An Armenian cemetery was destroyed during construction in Ankara’s Ulus district as part of a gentrification project, the Stockholm Center for Freedom reported, citing the Turkish-Armenian bilingual Agos weekly.
The human remains that were found at the site were sent to a museum for analysis, but according to an association founded by shopkeepers who oppose the project the construction is still continuing.
Speaking to local media, president of the Ankara branch of the Chamber of Architects of Turkey Tezcan Karakuş Candan said the site is designated as an Armenian cemetery in historical sources.
“To continue construction on the site despite knowing this is disrespectful to the multicultural heritage of Anatolia,” Candan said. “Pouring concrete on top of graves and building stores on them is cruel.”

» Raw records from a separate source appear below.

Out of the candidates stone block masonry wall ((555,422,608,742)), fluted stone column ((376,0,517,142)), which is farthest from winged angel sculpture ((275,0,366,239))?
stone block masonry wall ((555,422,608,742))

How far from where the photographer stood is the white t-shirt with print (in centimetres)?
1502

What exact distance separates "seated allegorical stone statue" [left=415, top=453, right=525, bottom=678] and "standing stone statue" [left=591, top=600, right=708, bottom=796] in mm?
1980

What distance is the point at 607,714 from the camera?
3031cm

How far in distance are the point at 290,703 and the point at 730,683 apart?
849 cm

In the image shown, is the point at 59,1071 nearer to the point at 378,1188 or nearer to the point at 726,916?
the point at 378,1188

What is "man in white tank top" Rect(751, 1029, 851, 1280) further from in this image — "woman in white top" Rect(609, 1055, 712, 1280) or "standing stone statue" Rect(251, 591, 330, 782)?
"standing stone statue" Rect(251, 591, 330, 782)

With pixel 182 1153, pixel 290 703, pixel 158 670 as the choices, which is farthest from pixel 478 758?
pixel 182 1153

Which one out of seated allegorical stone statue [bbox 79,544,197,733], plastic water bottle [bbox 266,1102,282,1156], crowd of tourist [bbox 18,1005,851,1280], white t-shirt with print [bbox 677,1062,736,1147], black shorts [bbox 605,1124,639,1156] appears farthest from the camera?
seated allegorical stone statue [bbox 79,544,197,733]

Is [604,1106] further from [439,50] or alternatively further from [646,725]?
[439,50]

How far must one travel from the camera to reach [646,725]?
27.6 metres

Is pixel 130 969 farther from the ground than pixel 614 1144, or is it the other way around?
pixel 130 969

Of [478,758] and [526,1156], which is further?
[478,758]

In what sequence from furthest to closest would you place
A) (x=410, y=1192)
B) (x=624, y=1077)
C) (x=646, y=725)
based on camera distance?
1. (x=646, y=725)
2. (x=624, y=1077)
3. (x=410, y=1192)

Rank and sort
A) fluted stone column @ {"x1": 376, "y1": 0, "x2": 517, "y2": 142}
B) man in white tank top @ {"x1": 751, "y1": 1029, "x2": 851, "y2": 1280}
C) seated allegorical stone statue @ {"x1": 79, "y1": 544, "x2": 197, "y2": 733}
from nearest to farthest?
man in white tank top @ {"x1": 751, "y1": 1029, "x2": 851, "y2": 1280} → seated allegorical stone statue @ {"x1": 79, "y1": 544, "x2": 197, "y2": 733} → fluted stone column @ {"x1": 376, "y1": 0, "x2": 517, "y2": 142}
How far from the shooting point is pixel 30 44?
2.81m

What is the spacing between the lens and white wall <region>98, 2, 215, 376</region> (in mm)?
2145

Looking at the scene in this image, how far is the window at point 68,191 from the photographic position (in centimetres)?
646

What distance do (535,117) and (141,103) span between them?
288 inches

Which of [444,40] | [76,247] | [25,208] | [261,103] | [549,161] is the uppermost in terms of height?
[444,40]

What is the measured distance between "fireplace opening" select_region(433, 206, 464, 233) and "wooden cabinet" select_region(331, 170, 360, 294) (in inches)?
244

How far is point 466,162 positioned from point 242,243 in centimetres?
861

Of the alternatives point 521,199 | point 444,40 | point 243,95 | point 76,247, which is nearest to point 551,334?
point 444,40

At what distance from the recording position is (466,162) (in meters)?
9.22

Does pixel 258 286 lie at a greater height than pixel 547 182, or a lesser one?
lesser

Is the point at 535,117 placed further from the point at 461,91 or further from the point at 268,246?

The chamber filed petitions with the Ministry of Culture and Tourism, the Ministry of Environment and Urbanization and the Ankara Metropolitan Municipality requesting that the construction be halted.
Concerns about the preservation of Armenian cultural and religious sites in Turkey have recently been growing. On January 27 Agos reported that an Armenian church dating to 1603 in the western province of Kütahya that was on the Turkish Ministry of Culture and Tourism’s preservation list was demolished after it was acquired by a private party.
Only 10 days before that, Agos had reported that a 19th century Armenian church was put up for sale on a Turkish real estate website. In the ad the church, which is located in Bursa province, was described as “perfect for a touristic attraction because it is in a UNESCO protected area.”
The seller, whose name was not disclosed, also said the church was a good investment as it could be “used as a hotel, museum or art gallery.”